Make AI Acceleration REALLY About AI

Modern AI has intrigued our minds; it got us thinking about the endless possibilities for the future, and it raised philosophical, sociological, and ethical questions, which lead to a very vibrant discussion between the titans of the field on what AI can do and which directions it is going. But before we can imagine what’s possible, we must be mindful of what I see as a “chicken-and-egg” problem for AI: because hardware enabled the models we have today, it is hard to think of new classes models for which existing hardware performs poorly at, so you need new classes of hardware for these new classes of models. Since creating new hardware is very expensive you need to have the financial justification to embark on this new exploratory journey, but you cannot demonstrate the value of these new models if you don’t have the hardware to run them within reasonable times, right? Without the practical capabilities of showing new models, AI innovation is shackled by the constraints set by existing hardware solutions.

AI to Deep Learning: What Are We Accelerating? (Original Diagram: “Deep Learning Book”, Goodfellow et al.)

In this context, it is worth mentioning that while we refer to what our current hardware does as “AI acceleration” it is actually an overclaim. In reality, it’s closer to “deep learning acceleration” or some intersection of tensor-based deep learning and machine learning algorithms that run well on matrix multiplication engines. Some might say: “well, we mostly hear about deep learning because that’s is the ‘killer app’ that delivers the most value nowadays,” but that’s exactly the point — we mainly explore deep learning because our libraries and hardware are tuned for deep-learning and therefore, deep-learning is what we are currently able to explore. This is one of the caveats for developing accelerated hardware; we have evolved from building general-purpose processors to a variety of architectures by co-designing algorithms and hardware; however, we optimized our datapaths to fixed-size variables, since we have fixed-size arithmetical engines and fixed-word size memories and interconnections, and we try to use matrix multiplication as much as possible because it has simple and predictable control flow. We do not want the performance of our overly-tuned hardware to drop off a cliff and hinder our algorithmic progress by blocking the ability to explore new capabilities.

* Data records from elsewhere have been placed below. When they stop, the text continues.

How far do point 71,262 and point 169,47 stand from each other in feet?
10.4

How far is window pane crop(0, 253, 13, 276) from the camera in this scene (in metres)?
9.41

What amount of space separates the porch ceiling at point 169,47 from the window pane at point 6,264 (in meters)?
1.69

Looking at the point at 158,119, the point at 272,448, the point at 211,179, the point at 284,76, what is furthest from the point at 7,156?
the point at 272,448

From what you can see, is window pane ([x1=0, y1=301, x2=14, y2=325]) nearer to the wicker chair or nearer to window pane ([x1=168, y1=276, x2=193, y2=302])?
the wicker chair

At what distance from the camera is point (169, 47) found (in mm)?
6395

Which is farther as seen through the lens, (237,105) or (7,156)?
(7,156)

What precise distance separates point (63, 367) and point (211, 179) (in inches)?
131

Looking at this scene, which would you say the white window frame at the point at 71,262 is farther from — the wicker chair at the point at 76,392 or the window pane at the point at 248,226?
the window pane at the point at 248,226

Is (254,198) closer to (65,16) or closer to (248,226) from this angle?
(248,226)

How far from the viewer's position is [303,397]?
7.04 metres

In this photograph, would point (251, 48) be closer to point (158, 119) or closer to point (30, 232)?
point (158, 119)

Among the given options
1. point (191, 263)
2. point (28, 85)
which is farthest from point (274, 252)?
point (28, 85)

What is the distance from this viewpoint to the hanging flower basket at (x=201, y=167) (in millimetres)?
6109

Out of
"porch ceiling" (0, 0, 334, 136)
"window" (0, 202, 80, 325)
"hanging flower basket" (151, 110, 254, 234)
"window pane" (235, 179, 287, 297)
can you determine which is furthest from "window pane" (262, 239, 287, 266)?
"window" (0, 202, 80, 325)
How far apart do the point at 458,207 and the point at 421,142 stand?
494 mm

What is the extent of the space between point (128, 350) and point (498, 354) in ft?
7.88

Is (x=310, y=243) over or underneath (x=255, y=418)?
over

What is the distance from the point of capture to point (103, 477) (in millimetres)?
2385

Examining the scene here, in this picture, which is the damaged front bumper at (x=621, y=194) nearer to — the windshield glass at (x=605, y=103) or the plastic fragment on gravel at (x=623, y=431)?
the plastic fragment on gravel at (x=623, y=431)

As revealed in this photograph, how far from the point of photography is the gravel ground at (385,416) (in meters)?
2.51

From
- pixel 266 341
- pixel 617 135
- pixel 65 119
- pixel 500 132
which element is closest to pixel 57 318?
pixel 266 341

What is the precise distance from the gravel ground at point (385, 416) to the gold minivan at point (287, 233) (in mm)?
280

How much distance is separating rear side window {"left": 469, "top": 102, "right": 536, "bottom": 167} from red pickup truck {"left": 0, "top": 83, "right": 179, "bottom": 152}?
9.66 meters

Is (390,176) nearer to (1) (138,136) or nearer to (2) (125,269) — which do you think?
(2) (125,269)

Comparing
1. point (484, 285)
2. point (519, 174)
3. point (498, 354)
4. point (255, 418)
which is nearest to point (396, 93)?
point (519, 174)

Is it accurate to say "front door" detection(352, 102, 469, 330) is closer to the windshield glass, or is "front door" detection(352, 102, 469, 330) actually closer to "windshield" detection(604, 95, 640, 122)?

Although I am not a neuroscientist, I know the brain has many complex structures communicating in an irregular fashion, and we probably cannot approximate all of them using matrix multiplications, fixed-width datapaths, and non-linear functions. So we need to think about whether this hardware evolution made us converge to a local optimum in the application-hardware co-design space? Maybe if we digress from the tensor-intensive model, we can create “AI acceleration 2.0”, the next wave of AI hardware, which does not multiply matrices as well but supports irregular computation patterns and has flexible representations and arbitrarily parallelizable compute engines. An accelerator (or heterogeneous integration of such accelerators) with these properties would span a much wider application scope that is closer to true artificial intelligence.

To summarize, we need to ask: is attention all we need? Are CNNs? like it or not, they do consist of most of what we got, but maybe (probably) there’s more to AI that we can scale to commodity.